Render the lines below as a Markdown table with the columns Row and Line, starting at the line that contains "Among the set" and ending at the last line, omitting any blank lines.
[start]
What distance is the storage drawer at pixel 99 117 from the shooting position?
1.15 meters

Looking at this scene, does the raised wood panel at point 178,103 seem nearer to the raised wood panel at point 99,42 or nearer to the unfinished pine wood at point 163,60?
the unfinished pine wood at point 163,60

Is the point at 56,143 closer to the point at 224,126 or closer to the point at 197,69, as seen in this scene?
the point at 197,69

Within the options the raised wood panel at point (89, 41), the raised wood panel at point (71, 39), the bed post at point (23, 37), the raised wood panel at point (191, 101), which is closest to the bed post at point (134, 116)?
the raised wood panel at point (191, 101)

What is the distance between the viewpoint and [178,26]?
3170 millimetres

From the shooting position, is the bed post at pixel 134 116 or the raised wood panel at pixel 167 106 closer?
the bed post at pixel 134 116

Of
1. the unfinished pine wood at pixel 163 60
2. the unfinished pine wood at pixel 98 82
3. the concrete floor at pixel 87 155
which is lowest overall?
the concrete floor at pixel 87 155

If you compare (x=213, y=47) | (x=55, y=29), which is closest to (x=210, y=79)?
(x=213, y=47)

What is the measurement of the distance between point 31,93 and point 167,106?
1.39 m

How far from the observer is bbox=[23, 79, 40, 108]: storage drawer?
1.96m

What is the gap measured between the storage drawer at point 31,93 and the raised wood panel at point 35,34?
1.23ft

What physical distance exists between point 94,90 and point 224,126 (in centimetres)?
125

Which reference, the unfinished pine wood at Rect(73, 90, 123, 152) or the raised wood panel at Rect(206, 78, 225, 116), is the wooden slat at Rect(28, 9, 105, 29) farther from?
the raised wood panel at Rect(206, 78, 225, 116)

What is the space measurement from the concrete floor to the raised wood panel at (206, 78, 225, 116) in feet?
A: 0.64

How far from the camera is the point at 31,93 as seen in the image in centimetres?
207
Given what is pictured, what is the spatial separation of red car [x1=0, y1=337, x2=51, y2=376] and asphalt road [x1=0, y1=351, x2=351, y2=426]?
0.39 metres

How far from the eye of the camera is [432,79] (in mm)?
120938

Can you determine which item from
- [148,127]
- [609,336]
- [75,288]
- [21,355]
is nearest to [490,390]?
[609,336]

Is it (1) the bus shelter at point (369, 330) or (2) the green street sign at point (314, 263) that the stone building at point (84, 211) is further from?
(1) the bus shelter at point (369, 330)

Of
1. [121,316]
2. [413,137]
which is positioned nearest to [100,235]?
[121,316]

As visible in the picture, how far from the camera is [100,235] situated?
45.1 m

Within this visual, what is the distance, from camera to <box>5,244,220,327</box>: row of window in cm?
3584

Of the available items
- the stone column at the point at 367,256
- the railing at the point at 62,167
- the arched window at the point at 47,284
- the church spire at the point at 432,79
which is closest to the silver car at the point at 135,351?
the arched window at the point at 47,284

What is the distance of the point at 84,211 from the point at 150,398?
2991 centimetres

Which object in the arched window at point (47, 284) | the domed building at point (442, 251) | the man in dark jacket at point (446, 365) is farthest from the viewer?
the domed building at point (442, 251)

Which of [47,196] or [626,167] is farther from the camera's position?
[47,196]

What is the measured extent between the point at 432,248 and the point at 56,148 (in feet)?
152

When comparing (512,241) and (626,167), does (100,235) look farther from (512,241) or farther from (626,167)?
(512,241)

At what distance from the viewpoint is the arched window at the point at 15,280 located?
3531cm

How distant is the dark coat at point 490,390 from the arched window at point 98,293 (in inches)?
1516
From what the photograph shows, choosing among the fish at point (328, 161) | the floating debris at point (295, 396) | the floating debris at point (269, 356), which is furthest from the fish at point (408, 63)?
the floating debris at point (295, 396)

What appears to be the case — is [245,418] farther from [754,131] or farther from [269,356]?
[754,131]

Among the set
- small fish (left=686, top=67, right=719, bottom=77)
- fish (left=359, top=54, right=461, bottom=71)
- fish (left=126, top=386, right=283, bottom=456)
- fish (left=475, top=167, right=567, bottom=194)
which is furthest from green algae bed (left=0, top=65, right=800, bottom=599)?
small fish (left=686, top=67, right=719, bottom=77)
[end]
_Written answer_
| Row | Line |
|---|---|
| 1 | Among the set |
| 2 | - small fish (left=686, top=67, right=719, bottom=77) |
| 3 | - fish (left=359, top=54, right=461, bottom=71) |
| 4 | - fish (left=126, top=386, right=283, bottom=456) |
| 5 | - fish (left=475, top=167, right=567, bottom=194) |
| 6 | which is furthest from green algae bed (left=0, top=65, right=800, bottom=599)? |
| 7 | small fish (left=686, top=67, right=719, bottom=77) |